With the pictures left aside, write out the entries that follow exactly.

Entries taken from a collection
= Beginning of Section =
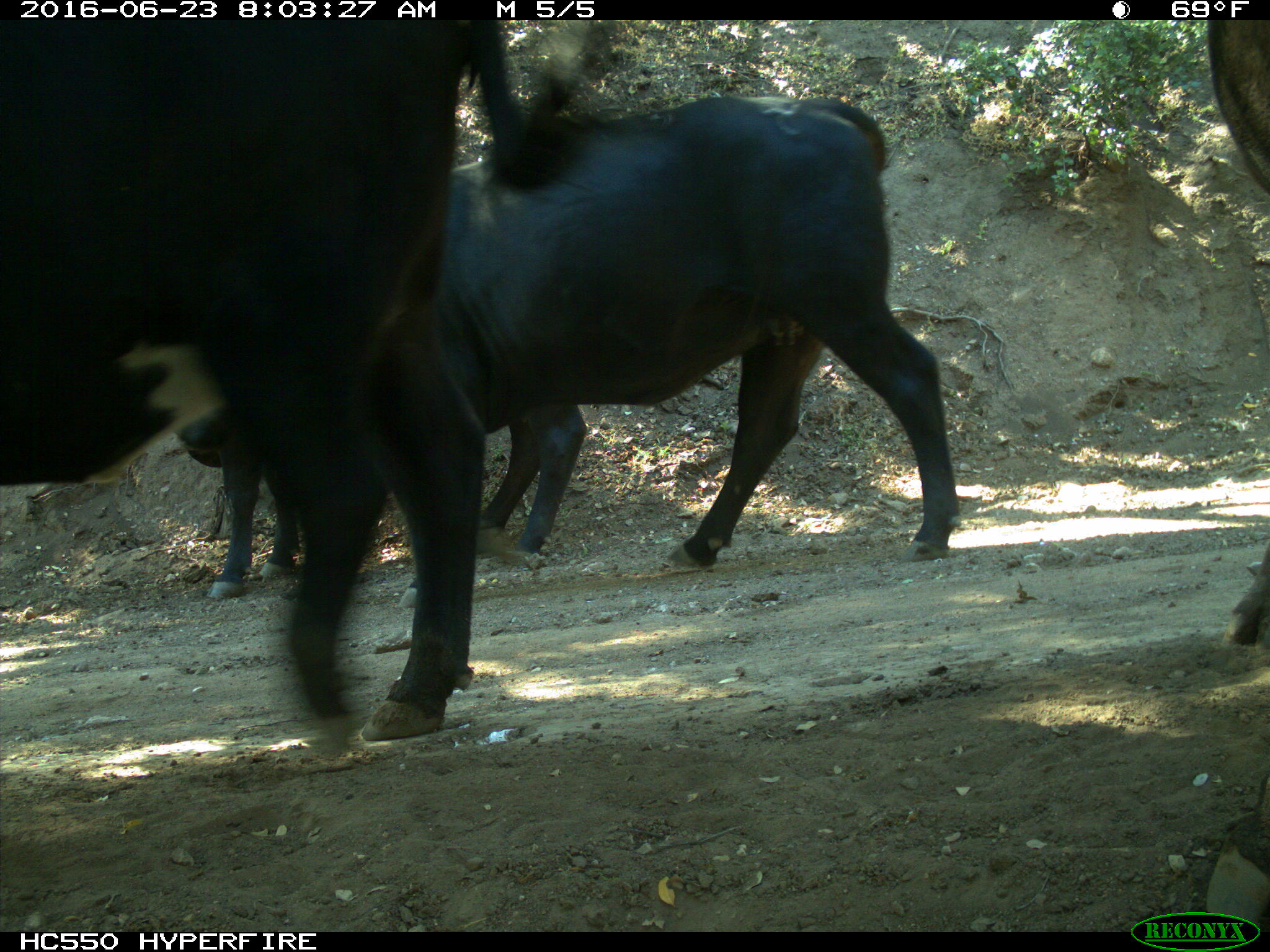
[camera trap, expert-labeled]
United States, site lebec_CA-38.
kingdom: Animalia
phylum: Chordata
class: Mammalia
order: Artiodactyla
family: Bovidae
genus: Bos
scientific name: Bos taurus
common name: domestic cow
= End of Section =
**Exercise response**
[camera trap, expert-labeled]
United States, site lebec_CA-38.
kingdom: Animalia
phylum: Chordata
class: Mammalia
order: Artiodactyla
family: Bovidae
genus: Bos
scientific name: Bos taurus
common name: domestic cow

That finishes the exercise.